Anyway, if you can’t handle some snarky tweets I would have to suggest that “op-ed columnist for a prominent national publication” may not be the career for you.

I, the daughter of a D.C. cop, and Carl, the son of an Illinois plumber, were hilariously painted as decadent aristocrats reveling like Marie Antoinette when we should have been knitting like Madame Defarge.

Holy Christ, she actually said that because she had a middle class background her Georgetown soirees featuring many prominent politicians she’s supposed to be covering (one of which she had just finished two columns fawning over) are actually populist. As ridiculous as that is on its face, it’s amazing coming from someone who spent years calling mill worker’s son John Edwards a phony because he got expensive haircuts.

Yo, proletariat: If the Democratic Party is going to be against chocolate, high heels, parties and fun, you’ve lost me. And I’ve got some bad news for you about 2020.
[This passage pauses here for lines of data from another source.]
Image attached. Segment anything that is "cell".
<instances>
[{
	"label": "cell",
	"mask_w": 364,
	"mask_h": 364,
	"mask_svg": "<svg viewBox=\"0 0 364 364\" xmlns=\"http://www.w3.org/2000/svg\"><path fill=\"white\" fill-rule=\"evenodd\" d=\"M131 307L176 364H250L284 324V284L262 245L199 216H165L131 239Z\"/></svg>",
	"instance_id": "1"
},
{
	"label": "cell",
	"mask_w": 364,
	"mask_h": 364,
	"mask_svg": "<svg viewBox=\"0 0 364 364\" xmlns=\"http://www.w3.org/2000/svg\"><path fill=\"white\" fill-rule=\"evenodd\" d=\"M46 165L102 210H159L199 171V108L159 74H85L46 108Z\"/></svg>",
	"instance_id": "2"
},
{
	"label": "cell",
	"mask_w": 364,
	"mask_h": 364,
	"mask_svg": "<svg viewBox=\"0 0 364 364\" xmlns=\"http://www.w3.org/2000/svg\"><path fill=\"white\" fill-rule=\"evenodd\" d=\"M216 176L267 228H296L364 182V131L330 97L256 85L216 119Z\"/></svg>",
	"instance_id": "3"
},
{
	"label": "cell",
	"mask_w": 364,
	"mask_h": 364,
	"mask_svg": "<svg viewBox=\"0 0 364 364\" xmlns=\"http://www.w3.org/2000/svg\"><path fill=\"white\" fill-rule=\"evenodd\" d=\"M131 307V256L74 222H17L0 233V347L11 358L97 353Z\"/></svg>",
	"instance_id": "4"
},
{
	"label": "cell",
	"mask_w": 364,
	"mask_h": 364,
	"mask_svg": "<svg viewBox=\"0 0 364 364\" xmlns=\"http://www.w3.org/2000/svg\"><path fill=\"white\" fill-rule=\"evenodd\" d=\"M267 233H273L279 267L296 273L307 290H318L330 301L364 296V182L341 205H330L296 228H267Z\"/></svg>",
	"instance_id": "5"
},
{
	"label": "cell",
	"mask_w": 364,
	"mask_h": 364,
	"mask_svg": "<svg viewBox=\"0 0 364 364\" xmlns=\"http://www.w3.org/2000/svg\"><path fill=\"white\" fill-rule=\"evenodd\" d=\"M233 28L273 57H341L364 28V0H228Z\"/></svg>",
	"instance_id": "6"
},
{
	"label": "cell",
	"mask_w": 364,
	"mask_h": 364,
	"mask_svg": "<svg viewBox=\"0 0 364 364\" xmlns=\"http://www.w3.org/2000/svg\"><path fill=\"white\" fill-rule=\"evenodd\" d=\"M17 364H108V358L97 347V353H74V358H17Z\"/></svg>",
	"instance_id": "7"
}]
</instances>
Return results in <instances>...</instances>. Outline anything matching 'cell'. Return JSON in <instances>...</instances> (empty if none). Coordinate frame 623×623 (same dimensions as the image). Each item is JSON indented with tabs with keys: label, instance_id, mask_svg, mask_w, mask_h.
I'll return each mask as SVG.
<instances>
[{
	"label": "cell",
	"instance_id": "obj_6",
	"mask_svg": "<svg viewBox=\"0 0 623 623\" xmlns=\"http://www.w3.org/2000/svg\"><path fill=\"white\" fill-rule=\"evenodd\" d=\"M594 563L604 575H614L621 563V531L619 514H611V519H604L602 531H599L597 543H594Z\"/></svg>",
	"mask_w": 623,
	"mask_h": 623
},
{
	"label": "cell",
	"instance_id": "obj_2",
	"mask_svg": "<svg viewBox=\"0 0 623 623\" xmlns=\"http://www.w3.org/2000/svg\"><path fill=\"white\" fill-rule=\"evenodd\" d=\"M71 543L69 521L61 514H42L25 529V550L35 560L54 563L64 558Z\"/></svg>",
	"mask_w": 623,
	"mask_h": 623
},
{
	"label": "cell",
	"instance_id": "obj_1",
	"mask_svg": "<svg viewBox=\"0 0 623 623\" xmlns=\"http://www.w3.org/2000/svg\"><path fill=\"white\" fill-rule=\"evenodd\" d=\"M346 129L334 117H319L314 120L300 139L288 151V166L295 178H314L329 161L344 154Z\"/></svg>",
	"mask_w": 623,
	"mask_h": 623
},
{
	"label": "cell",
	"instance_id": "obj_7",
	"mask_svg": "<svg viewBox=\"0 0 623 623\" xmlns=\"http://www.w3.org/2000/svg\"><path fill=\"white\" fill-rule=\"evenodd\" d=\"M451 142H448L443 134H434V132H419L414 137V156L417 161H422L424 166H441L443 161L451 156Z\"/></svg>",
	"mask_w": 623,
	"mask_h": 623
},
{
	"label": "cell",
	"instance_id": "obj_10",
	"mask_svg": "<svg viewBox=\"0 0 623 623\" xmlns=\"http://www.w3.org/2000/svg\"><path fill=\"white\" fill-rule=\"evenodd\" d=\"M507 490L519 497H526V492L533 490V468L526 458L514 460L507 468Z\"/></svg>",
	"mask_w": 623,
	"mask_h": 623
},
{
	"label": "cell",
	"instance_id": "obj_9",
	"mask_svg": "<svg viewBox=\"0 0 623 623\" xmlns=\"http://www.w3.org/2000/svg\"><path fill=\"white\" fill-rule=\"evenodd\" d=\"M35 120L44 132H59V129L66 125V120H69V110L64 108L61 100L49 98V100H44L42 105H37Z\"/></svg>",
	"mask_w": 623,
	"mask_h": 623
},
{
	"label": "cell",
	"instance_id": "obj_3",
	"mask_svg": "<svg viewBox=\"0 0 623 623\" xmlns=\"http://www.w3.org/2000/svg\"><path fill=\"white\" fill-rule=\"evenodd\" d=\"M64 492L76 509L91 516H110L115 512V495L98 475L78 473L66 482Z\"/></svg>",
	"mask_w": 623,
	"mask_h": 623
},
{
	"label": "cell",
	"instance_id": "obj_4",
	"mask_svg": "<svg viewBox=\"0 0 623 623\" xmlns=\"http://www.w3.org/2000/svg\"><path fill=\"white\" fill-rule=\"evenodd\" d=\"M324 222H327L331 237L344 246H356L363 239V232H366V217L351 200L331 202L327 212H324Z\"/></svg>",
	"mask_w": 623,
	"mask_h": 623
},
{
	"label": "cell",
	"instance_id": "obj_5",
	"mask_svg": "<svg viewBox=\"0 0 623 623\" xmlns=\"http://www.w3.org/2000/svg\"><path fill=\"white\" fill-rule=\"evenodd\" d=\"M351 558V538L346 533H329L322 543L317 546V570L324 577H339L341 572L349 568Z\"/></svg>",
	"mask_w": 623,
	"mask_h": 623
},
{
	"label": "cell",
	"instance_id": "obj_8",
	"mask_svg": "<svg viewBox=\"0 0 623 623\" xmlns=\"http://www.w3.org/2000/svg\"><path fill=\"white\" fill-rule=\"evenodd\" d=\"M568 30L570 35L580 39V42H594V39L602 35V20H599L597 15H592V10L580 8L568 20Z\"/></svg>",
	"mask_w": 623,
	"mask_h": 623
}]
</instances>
Yup, you’ve got us — they only reason one could object to our overcompensated and underacheiving Beltway elites feting each other is because they hate chocolate, and fun. This is why Trump will win. I see no flaws in this theory.

I am reminded of this little item from the Dowd anticanon:

The first hard evidence most people had that Howard Dean was actually married came with a startling picture of his wife on the front page of Tuesday’s Times, accompanying a Jodi Wilgoren profile.

In worn jeans and old sneakers, the shy and retiring Dr. Judith Steinberg Dean looked like a crunchy Vermont hippie, blithely uncoiffed, unadorned, unstyled and unconcerned about not being at her husband’s side — the anti-Laura. You could easily imagine the din of Rush Limbaugh and Co. demonizing her as a counterculture fem-lib role model for the blue states.

While Elizabeth Edwards gazes up at John from the front row of his events here, while Jane Gephardt cheerfully endures her husband’s ”Dick and Jane” jokes, while Teresa Heinz Kerry jets around for ”conversations” with caucusgoers — yesterday she was at the Moo Moo Cafe in Keokuk at the southernmost tip of the state — Judith Steinberg has shunned the role of helpmeet.

She’ll just never have the common touch Maureen Dowd has, I’m afraid.